§ Provided passage:
## start

In 1630, a short time after the settlers featured in the Channel 4 series, Pioneer House, arrived to found their new community, Massachusetts governor John Winthrop delivered a sermon invoking an image that was to be central to the American experience. He said: We must Consider that wee shall be as a Citty upon a Hill; the eies of all people are upon us…

The Puritans, like subsequent generations of American immigrants, were fleeing from the tyranny and strife that was afflicting the rest of the world in order to establish a new community founded on all that was most virtuous in a free human spirit. They came to consider themselves a chosen people inhabiting a promised land, where dreams of material wealth, spiritual security and political freedom might be realised.

Almost 400 years later, as the 21st century opened, Americans had grounds to believe their experiment an unbridled success, and could look to their future prospects with optimism. On the world stage, the United States enjoyed the delights of being the sole superpower. During the 1990s, the economy had experienced a period of sustained growth, buoyed by new technologies and expanding global trade, which gave many the impression of easy affluence. Immersed in a culture of consumption, Americans could look away from continuing evidence of poverty and social decay.

The Cold War, where Soviet power had balanced American power, was becoming a faint memory. Ronald Reagan's 'evil empire' had been reduced to a rotting, sullen and toothless 'mafiocracy'. Only a fast-growing China appeared as any kind of threat on a still distant horizon.

Problems at home and abroad

In a few short years, any complacency Americans may have felt was shattered. The presidential election of 2000 showed up some glaring problems with the democratic system, and revealed an electorate split down the middle.

George W Bush's arrival in the White House also coincided with a sharp economic downturn and rising unemployment. Already a controversial figure, and despite his disputed victory over the Democrats, Bush chose to govern from the right, speaking to issues that excited Christian evangelicals, such as school prayer and abortion.

## end

§ Extracted records:
## start

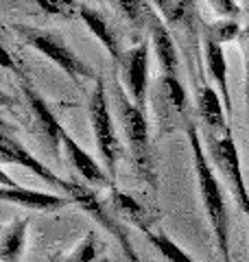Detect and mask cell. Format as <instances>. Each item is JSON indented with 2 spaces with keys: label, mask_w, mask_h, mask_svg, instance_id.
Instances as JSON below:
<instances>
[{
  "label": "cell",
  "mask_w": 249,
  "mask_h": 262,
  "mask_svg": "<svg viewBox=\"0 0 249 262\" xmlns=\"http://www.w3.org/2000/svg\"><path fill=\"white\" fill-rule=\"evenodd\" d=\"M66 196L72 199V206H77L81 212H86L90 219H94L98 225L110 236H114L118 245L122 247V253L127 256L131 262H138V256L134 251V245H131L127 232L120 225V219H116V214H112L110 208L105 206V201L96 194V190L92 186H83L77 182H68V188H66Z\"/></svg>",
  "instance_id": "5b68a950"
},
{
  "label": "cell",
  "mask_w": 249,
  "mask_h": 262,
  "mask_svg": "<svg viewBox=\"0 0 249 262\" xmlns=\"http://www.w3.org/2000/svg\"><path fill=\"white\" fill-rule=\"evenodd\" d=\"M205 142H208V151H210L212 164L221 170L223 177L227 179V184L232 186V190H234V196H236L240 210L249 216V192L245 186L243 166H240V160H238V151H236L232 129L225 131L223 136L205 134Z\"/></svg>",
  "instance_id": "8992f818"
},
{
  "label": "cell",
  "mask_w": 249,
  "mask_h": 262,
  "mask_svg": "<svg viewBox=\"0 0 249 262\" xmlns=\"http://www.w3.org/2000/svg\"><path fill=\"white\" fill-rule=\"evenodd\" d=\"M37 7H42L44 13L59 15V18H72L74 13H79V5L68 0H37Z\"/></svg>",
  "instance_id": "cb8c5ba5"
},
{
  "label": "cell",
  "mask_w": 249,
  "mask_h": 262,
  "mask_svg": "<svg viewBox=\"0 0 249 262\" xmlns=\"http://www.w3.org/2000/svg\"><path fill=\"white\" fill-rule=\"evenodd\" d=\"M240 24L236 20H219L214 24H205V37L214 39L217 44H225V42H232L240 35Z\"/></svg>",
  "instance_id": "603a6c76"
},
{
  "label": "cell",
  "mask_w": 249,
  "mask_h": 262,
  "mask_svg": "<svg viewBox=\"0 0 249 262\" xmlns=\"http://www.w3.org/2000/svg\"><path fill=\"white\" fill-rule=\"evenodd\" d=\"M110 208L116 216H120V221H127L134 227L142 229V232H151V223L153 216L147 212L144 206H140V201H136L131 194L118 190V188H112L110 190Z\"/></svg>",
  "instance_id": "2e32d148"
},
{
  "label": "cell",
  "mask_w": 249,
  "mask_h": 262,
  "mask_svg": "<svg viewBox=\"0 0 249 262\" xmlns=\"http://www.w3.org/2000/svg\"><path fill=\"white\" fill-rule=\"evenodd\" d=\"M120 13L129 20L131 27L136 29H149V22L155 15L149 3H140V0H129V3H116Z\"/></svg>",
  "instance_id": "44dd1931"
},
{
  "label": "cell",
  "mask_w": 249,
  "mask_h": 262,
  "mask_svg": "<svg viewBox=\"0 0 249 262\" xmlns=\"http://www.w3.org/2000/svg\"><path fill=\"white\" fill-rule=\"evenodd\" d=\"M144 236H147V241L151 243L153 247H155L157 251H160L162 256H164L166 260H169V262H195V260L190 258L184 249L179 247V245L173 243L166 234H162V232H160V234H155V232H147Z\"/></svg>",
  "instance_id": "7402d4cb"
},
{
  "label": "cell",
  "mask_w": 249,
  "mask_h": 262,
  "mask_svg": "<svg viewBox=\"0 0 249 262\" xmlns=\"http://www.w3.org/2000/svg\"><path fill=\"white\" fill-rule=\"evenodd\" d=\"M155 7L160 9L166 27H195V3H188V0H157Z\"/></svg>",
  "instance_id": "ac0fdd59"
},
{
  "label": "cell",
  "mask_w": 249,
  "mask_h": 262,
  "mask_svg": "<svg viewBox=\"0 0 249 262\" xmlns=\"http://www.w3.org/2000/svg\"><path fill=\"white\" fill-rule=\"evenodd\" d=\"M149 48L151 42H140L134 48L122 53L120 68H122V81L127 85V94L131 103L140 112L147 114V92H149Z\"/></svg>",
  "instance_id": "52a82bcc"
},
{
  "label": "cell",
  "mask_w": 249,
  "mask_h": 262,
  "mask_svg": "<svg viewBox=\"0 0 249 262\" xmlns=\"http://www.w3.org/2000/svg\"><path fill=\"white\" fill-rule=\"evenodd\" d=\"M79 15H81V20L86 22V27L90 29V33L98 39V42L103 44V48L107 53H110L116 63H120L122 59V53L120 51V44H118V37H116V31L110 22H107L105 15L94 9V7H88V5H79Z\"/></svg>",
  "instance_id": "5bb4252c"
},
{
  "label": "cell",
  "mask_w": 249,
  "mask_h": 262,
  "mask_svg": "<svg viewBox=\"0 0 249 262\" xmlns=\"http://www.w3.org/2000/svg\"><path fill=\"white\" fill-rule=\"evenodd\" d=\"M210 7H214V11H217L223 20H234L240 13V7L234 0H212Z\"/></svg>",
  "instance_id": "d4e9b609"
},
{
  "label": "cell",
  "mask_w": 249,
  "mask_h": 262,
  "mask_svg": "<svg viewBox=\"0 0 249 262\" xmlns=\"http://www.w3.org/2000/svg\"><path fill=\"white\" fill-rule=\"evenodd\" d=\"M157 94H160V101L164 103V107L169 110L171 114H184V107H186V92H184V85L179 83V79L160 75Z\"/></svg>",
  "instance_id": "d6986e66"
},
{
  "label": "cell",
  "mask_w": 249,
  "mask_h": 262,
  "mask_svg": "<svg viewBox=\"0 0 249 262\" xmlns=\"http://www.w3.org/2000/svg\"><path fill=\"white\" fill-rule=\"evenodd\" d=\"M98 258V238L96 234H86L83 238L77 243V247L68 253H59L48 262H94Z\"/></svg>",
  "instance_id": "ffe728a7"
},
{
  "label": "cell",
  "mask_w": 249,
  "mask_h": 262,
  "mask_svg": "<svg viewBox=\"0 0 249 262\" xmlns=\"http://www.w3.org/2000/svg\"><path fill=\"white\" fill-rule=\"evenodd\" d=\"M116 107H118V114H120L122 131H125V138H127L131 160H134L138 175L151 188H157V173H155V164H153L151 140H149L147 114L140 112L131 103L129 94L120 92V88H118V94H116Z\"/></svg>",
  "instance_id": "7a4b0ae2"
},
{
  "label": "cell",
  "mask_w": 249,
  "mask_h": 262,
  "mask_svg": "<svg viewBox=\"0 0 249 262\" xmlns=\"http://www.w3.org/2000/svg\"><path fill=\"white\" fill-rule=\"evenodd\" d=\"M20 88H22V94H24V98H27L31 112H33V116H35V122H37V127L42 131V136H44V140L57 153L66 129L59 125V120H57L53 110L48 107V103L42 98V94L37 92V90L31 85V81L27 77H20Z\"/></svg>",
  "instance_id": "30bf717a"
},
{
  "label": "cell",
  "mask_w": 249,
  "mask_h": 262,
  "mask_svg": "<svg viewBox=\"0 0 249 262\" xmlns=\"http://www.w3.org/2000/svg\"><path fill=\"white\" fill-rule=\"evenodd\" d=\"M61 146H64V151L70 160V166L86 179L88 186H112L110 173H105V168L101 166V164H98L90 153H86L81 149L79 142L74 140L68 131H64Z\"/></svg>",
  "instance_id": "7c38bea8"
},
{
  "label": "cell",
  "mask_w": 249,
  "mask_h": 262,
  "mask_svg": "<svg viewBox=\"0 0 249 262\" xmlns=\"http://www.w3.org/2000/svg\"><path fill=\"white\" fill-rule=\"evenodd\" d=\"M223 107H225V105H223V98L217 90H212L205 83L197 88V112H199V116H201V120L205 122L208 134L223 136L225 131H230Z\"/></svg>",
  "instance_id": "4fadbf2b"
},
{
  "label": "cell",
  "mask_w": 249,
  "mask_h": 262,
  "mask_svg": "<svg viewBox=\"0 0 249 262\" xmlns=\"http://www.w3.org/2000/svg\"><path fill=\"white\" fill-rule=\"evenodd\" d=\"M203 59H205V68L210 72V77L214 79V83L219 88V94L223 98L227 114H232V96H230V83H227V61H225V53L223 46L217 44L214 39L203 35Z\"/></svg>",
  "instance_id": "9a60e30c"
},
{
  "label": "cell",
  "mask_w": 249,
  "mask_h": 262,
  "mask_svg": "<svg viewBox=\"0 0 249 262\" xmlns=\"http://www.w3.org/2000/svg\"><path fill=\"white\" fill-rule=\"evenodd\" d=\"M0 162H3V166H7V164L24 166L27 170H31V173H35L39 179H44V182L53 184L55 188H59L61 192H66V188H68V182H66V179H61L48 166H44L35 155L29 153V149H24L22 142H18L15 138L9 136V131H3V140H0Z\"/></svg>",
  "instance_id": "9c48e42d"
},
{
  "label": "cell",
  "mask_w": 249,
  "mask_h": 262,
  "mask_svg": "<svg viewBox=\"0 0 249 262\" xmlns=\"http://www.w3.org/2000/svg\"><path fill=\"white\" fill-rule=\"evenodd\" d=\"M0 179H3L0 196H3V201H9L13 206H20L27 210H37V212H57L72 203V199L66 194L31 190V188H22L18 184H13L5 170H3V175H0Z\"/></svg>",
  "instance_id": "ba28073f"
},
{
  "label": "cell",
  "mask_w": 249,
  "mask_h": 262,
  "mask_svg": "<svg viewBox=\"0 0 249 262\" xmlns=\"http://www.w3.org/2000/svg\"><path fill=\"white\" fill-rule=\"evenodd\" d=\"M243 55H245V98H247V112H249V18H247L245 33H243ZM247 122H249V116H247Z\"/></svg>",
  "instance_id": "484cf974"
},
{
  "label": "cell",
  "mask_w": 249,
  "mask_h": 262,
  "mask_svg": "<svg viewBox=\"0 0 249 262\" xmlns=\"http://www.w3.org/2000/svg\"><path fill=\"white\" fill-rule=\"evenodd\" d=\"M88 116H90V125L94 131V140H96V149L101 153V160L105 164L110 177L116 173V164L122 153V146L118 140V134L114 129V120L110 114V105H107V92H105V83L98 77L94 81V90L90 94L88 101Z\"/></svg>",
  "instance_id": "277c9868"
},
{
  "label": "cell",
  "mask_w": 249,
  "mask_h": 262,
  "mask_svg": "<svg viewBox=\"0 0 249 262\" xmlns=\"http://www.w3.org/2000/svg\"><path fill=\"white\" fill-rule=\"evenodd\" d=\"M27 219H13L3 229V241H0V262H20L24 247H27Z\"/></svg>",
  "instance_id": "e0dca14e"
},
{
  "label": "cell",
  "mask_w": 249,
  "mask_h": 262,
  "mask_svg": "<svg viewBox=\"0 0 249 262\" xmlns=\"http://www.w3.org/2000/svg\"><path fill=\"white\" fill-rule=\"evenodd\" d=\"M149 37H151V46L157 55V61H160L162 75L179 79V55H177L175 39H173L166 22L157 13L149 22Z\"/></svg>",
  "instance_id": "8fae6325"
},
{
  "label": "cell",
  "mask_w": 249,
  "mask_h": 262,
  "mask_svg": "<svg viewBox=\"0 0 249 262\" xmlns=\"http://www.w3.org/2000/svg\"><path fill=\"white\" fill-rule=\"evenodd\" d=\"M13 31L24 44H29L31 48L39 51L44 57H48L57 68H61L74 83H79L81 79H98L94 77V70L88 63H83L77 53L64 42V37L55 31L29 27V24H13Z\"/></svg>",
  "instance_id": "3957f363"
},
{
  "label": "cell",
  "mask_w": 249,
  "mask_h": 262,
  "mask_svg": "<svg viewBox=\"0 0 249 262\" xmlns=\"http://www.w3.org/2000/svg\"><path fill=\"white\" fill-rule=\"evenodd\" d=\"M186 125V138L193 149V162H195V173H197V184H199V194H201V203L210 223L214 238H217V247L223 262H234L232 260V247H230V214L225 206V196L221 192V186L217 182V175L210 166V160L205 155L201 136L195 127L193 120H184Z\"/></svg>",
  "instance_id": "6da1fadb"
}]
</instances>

## end

§ What to work on:
1: In the passage on America's changing fortunes, what did George W Bush's arrival in the White House coincide with?
2: Carry the passage on America's changing fortunes forward, starting right after its final sentence.
The records are unrelated to the text and stand on their own.

§ Results of the tasks:
1: It coincided with a sharp economic downturn and rising unemployment.

2:
Then came 11 September 2001. Americans felt a new sense of vulnerability. The long-term historical background to the terrorist attacks was little discussed, as radical Islamists were caricatured simply as resenting the freedoms attainable only in the United States. A 'war on terror' was quickly pronounced. Only then did difficult questions arise. Who was the enemy? And how were they to be defeated? The Bush administration chose to direct its wrath against states which harboured, or were suspected of harbouring, terrorists.

America at war

In a swift campaign in late 2001, the Taliban regime in Afghanistan was quickly routed and al-Qaeda's training camps broken up. The Bush administration, however, went on to identify an 'axis of evil' composed of Iraq, Iran and North Korea – a group of so-called rogue states which combined dictatorial governments with aspirations to acquire weapons of mass destruction. The war on terror was changing into an attempt to remove regimes which did not conform to American values and which were hostile to US interests.

In then moving to target Iraq, the Bush administration shunned the established norms of the international community as it prepared for the 2003 invasion. The United Nations, already an object of derision in conservative American circles, was bypassed, and unilateralism embraced. A 'coalition of the willing' was formed, principally of those, such as Great Britain, who were ready to accept the American case for war in uncritical fashion. Military victory was, however, followed by the uncertainties of occupation and alien rule of a country riven by ethnic and religious divisions.

Already alarmed by the Bush administration's abandonment of such instruments of multilateralism as the Kyoto Protocol on control of greenhouse gas emissions, anti-Americanism became pronounced in many erstwhile friendly societies around the globe. The talk now was of a new American empire based not on formal colonies, but composed of a network of political and military power and influence that spanned every continent of the globe, and where the US intelligence services could tap into any e-mail exchange or mobile phone conversation.

Within the United States, the bitter aftermath of the Iraq War, as American troops became the targets for insurgent attacks and the budget deficit ballooned to pay for huge increases in defence spending, once again divided the nation. Many Americans were also alert to the dangers to hard-won civil liberties raised by the new powers adopted by the federal government in the form of the USA PATRIOT Act.

Nevertheless, Bush's victory in the 2004 election was felt to be a vindication to those who championed a new foreign policy based on the assertion of national will through military power and who welcomed the burdens of 'liberal' empire. To the neo-conservatives who held influence in Washington, bringing democracy to the world was thought the best means of assuring US security and global primacy, and fulfilling the promise of America's mission.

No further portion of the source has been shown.